9 Themes, morality, poisoned arrows There are all the ingredients for melodrama: a hero, a heroine and a villainess, two double lives, dark secrets, reversals, complications, melodramatic speeches. Are there any poisoned arrows in this play? Themes: marriage, what makes an ideal husband/wife, if they exist at all, how our past affects our present, compromises that people have to accept if they are ambitious, anyone could be accused of being dishonest. Morality: the ideal husband/wife is the one who can understand the other and forgive. What does the funny dialogue achieve? Does Wilde somehow undermine the institution of marriage? Does the couple Goring- Mabel function as a counterpoint to the perfect couple Gertrude-Robert Chiktern?
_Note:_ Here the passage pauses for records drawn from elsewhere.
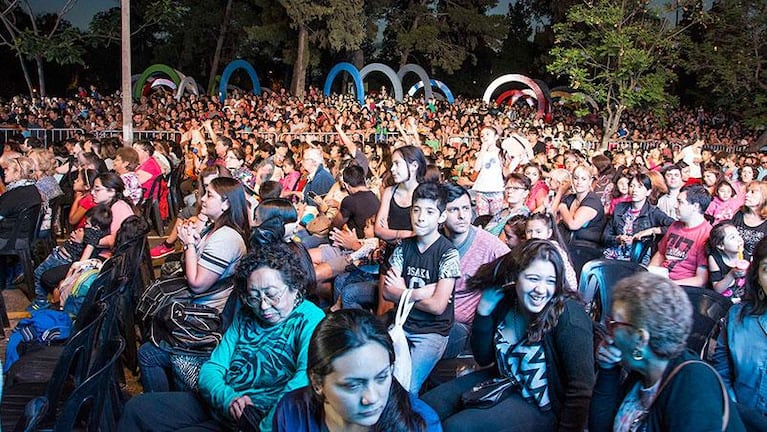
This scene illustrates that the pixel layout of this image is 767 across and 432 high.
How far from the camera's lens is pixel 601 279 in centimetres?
409

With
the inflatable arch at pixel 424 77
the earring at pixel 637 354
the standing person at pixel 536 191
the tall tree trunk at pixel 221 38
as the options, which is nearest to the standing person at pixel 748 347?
the earring at pixel 637 354

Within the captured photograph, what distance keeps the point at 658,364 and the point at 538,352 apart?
71cm

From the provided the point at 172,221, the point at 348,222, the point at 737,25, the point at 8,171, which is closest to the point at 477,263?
the point at 348,222

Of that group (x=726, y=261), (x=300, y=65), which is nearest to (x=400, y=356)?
(x=726, y=261)

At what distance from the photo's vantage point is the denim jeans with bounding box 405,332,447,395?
3.41 meters

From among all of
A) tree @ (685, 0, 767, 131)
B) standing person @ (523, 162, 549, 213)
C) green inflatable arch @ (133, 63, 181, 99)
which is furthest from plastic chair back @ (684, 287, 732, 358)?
green inflatable arch @ (133, 63, 181, 99)

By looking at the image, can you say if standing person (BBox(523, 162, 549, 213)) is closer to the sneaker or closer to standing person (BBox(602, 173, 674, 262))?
standing person (BBox(602, 173, 674, 262))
10 Wilde as an outsider Wilde was acclaimed by London upper classes but he did not really belong there. He was Irish, from a nationalist family, and also a socialist, though an atypical socialist. Moreover, he had secret himself, and had committed actions that his contemporaries would not forgive him (acts of gross indecency with Lord Alfred Douglas & other lovers). The irony of this play is perhaps that it somehow foreshadows Wilde’s later troubles.

11 Witty language Repartee (in his plays): conversation that is full of clever and funny comments. Aphorism: a short statement that says something wise and true. Epigram: a short poem or sentence that expresses feelings or ideas in a short and clever or funny way. Paradox: a statement consisting of two parts that seem to mean the opposite of each other. Though it initially seems absurd or self- contradictory, yet it turns out to have a valid meaning.

12 Wilde’s paradoxes Wilde creates paradoxes by turning the clichés of common beliefs on their head and revealing new and unconventional perspectives on life. Which clichés are turned on their head in these statements? Experience is the name everyone gives to their mistakes. One should always be in love. This is the reason why one should never marry. Whenever people agree with me, I always feel I must be wrong. Only the shallows know themselves. Do you agree? In An Ideal Husband: «I love talking about nothing. It’s the only thing I know anything about.»